• What you are asked to do: From the first line through the line containing "common name: red deer", transcribe the records exactly and include no other lines.

• Collected data entries:
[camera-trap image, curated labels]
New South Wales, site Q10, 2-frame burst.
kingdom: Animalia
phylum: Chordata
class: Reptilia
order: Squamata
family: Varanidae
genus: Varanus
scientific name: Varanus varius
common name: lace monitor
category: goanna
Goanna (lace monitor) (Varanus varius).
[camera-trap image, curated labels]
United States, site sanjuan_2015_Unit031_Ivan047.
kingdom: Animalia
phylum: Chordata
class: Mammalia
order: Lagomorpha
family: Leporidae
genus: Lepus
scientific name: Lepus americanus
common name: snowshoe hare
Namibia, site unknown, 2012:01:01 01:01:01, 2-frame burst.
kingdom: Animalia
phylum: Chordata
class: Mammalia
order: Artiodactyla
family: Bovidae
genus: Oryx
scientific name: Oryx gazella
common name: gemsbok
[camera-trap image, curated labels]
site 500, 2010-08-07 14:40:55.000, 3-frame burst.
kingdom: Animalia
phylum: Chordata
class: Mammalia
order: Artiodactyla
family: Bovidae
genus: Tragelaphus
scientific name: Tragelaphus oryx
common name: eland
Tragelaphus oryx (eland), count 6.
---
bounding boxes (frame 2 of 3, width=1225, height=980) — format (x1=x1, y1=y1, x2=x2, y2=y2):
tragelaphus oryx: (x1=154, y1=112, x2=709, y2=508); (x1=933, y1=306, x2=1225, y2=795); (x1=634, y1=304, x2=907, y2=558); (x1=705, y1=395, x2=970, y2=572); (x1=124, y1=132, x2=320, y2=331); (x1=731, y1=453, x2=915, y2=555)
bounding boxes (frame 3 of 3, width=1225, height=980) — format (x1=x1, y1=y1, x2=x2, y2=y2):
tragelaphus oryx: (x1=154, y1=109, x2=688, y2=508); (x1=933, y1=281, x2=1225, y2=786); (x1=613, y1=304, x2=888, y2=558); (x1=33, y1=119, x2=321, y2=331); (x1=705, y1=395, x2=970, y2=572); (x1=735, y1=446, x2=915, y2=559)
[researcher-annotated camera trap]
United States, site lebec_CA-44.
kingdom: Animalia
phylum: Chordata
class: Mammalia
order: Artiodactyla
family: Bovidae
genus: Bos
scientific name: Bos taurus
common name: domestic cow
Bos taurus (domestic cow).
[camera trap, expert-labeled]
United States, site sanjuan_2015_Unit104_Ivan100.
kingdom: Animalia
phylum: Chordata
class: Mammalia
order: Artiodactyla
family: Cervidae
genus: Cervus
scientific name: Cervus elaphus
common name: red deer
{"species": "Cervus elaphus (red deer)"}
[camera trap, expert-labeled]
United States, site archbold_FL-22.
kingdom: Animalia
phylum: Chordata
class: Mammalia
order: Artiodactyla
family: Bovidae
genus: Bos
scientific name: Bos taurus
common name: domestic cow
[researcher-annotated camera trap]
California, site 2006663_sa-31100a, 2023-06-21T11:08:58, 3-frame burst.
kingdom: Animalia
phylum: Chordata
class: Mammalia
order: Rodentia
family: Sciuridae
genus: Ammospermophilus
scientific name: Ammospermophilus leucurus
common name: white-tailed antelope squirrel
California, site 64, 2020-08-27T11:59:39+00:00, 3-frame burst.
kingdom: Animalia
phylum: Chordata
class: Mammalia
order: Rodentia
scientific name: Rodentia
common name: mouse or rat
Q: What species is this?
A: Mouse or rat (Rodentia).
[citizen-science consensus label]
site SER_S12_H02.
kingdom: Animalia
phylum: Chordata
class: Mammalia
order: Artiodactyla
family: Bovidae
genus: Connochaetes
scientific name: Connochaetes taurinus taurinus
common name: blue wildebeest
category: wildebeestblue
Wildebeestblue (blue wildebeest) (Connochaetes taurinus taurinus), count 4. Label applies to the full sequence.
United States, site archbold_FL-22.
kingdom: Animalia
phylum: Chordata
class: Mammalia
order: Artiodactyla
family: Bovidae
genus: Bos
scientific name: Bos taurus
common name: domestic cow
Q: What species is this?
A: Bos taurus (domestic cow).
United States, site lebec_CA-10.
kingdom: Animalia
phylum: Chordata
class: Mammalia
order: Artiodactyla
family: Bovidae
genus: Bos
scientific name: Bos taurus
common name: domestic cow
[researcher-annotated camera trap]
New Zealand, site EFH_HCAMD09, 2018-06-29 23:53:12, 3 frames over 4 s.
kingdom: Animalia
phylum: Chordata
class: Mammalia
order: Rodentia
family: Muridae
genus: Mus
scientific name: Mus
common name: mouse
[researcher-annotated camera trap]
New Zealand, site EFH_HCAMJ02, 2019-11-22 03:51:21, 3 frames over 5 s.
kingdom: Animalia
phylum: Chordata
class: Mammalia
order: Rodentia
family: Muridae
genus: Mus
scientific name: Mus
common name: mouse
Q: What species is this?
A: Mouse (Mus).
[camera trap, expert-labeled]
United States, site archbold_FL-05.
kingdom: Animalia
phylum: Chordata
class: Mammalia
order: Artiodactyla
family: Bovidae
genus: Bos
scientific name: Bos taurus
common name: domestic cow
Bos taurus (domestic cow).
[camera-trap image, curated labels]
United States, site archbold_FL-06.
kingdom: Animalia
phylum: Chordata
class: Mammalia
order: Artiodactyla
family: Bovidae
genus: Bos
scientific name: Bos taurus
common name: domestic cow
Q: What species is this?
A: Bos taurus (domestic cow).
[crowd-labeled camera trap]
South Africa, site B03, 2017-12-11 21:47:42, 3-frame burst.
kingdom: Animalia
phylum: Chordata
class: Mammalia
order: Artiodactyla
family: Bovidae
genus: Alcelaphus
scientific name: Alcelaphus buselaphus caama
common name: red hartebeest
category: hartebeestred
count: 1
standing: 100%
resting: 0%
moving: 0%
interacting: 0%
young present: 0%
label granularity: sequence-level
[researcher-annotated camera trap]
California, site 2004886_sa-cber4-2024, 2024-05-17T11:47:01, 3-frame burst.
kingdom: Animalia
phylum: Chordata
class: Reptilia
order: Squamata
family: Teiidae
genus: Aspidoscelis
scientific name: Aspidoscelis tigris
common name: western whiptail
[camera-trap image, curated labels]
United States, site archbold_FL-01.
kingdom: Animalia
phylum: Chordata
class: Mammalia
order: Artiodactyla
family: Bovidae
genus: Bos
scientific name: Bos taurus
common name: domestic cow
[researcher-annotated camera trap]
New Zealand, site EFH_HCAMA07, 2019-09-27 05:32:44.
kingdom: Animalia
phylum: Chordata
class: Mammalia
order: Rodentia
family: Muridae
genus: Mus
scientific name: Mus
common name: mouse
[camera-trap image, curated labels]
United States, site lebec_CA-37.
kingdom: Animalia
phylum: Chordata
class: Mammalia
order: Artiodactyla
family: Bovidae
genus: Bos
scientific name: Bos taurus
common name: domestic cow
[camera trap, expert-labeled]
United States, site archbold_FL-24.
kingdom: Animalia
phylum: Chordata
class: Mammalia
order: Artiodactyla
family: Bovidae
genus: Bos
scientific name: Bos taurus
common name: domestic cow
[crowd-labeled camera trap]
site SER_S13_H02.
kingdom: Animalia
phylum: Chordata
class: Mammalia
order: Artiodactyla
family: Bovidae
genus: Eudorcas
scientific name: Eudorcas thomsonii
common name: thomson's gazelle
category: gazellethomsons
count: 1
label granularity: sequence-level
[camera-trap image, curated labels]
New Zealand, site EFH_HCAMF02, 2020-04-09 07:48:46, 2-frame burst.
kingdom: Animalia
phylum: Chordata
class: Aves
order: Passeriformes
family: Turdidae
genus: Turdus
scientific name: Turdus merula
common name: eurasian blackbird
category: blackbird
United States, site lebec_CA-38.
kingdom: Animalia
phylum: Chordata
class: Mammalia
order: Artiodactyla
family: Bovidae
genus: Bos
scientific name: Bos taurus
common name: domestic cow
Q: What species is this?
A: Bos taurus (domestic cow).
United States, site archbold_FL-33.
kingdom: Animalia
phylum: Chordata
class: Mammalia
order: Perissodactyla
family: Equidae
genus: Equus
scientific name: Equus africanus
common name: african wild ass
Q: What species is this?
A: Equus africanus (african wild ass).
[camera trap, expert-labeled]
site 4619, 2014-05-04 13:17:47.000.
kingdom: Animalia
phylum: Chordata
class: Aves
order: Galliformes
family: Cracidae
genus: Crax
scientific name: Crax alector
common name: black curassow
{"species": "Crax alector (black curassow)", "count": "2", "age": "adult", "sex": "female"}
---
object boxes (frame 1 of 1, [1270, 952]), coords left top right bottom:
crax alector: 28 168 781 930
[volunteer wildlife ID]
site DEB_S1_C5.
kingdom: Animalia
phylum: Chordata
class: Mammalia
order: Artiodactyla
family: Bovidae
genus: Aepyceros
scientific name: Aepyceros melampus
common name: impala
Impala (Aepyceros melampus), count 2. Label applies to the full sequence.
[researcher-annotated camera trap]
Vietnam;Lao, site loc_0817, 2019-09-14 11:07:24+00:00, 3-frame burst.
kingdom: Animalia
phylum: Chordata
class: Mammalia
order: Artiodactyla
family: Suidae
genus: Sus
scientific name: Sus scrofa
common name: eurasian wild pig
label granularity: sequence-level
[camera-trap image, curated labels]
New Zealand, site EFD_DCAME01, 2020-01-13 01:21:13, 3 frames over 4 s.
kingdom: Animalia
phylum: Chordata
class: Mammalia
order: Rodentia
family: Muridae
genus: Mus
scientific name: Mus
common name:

• Response to the exercise:
[camera-trap image, curated labels]
New South Wales, site Q10, 2-frame burst.
kingdom: Animalia
phylum: Chordata
class: Reptilia
order: Squamata
family: Varanidae
genus: Varanus
scientific name: Varanus varius
common name: lace monitor
category: goanna
Goanna (lace monitor) (Varanus varius).
[camera-trap image, curated labels]
United States, site sanjuan_2015_Unit031_Ivan047.
kingdom: Animalia
phylum: Chordata
class: Mammalia
order: Lagomorpha
family: Leporidae
genus: Lepus
scientific name: Lepus americanus
common name: snowshoe hare
Namibia, site unknown, 2012:01:01 01:01:01, 2-frame burst.
kingdom: Animalia
phylum: Chordata
class: Mammalia
order: Artiodactyla
family: Bovidae
genus: Oryx
scientific name: Oryx gazella
common name: gemsbok
[camera-trap image, curated labels]
site 500, 2010-08-07 14:40:55.000, 3-frame burst.
kingdom: Animalia
phylum: Chordata
class: Mammalia
order: Artiodactyla
family: Bovidae
genus: Tragelaphus
scientific name: Tragelaphus oryx
common name: eland
Tragelaphus oryx (eland), count 6.
---
bounding boxes (frame 2 of 3, width=1225, height=980) — format (x1=x1, y1=y1, x2=x2, y2=y2):
tragelaphus oryx: (x1=154, y1=112, x2=709, y2=508); (x1=933, y1=306, x2=1225, y2=795); (x1=634, y1=304, x2=907, y2=558); (x1=705, y1=395, x2=970, y2=572); (x1=124, y1=132, x2=320, y2=331); (x1=731, y1=453, x2=915, y2=555)
bounding boxes (frame 3 of 3, width=1225, height=980) — format (x1=x1, y1=y1, x2=x2, y2=y2):
tragelaphus oryx: (x1=154, y1=109, x2=688, y2=508); (x1=933, y1=281, x2=1225, y2=786); (x1=613, y1=304, x2=888, y2=558); (x1=33, y1=119, x2=321, y2=331); (x1=705, y1=395, x2=970, y2=572); (x1=735, y1=446, x2=915, y2=559)
[researcher-annotated camera trap]
United States, site lebec_CA-44.
kingdom: Animalia
phylum: Chordata
class: Mammalia
order: Artiodactyla
family: Bovidae
genus: Bos
scientific name: Bos taurus
common name: domestic cow
Bos taurus (domestic cow).
[camera trap, expert-labeled]
United States, site sanjuan_2015_Unit104_Ivan100.
kingdom: Animalia
phylum: Chordata
class: Mammalia
order: Artiodactyla
family: Cervidae
genus: Cervus
scientific name: Cervus elaphus
common name: red deer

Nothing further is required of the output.